Texte proposé:
※ ※ ※
La Mystérieuse Flamme de la Reine Loana
Sans doute très intéressant pour les Italiens de la génération d'Eco, mais pas vraiment pour moi, à qui au moins 90% de ce qu'il racontait n'évoquait strictement rien. L'intrigue-cadre est très bien, mais trop fine pour un livre aussi épais si on ne s'intéresse pas à tout ce qui est raconté à côté.
Le Cimetière de Prague
Extrêmement bien écrit et construit, mais je crois qu'Eco est tombé dans le piège de faire trop de recherches historiques qui, du coup, l'ont empêché d'inventer assez de choses pour faire une histoire vraiment palpitante : en refusant de s'écarter de la réalité, il se retrouve avec un personnage principal qui ne peut que côtoyer plein d'événements célèbres sans, finalement, jouer un rôle proéminant dedans (en tout cas, rien de comparable avec ce qui se passe dans Baudolino).
※ ※ ※
Jeu de données:
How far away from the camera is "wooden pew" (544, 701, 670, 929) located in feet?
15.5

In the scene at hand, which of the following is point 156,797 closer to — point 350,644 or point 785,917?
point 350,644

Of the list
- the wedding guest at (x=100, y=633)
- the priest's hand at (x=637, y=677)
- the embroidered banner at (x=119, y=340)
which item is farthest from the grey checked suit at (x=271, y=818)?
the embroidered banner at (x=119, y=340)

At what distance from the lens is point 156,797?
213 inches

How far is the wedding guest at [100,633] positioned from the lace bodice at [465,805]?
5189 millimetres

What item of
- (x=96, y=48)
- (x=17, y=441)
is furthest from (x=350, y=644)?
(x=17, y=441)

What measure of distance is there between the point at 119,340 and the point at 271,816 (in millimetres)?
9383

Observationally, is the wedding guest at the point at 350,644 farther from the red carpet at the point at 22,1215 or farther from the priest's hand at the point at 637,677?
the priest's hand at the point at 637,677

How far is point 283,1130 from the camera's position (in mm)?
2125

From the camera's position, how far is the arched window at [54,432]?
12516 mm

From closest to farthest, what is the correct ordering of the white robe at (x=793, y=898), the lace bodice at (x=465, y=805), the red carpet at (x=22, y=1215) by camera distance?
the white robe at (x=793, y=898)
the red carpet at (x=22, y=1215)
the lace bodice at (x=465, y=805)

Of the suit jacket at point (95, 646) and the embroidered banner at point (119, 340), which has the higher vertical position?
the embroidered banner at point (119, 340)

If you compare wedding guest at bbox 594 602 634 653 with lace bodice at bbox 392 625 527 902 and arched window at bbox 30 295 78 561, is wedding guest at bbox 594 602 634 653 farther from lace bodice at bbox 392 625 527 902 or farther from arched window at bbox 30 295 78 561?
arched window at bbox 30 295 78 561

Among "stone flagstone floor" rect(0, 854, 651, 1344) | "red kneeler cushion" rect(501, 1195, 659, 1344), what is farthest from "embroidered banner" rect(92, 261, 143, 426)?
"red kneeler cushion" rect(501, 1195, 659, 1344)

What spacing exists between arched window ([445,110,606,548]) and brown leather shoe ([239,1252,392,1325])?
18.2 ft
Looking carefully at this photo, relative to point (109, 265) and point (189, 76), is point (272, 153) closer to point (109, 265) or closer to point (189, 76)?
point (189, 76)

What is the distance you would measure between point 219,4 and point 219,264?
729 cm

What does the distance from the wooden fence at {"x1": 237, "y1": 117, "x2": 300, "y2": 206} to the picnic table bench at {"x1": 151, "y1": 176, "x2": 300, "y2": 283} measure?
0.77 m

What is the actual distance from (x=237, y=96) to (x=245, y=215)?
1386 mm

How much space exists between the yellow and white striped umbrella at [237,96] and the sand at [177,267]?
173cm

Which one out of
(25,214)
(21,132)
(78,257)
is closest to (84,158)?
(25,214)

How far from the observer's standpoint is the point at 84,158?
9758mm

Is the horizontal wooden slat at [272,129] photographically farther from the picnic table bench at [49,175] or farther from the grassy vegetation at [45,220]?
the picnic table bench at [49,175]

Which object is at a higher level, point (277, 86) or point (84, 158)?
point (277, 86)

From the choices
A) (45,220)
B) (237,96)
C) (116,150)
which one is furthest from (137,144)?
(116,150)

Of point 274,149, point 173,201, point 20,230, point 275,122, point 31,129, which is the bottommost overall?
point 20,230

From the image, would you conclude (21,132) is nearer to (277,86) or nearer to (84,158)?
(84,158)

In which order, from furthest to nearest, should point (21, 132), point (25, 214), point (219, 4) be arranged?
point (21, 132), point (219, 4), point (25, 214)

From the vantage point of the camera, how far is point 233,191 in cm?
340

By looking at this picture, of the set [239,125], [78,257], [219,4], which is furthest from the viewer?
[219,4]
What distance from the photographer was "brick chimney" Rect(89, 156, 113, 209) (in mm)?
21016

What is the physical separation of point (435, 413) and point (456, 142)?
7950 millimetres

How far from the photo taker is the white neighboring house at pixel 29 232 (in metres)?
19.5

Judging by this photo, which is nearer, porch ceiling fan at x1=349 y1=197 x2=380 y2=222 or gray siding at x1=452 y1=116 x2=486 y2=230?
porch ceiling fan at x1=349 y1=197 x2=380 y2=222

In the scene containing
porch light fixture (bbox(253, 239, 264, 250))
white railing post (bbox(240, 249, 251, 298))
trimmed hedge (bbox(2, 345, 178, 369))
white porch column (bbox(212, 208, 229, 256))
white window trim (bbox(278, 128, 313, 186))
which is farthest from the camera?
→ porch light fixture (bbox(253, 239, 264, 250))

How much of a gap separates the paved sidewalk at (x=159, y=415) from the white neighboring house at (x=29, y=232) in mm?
※ ※ ※
Exercices proposés:
- A) Dans le texte proposé, à quel autre livre d'Eco Le Cimetière de Prague est-il comparé ?
- B) Reproduisez le passage du texte proposé qui va de « Le Cimetière de » jusqu'à « passe dans Baudolino). ».

Solutions des exercices:
- A) Baudolino.

- B)
Le Cimetière de Prague
Extrêmement bien écrit et construit, mais je crois qu'Eco est tombé dans le piège de faire trop de recherches historiques qui, du coup, l'ont empêché d'inventer assez de choses pour faire une histoire vraiment palpitante : en refusant de s'écarter de la réalité, il se retrouve avec un personnage principal qui ne peut que côtoyer plein d'événements célèbres sans, finalement, jouer un rôle proéminant dedans (en tout cas, rien de comparable avec ce qui se passe dans Baudolino).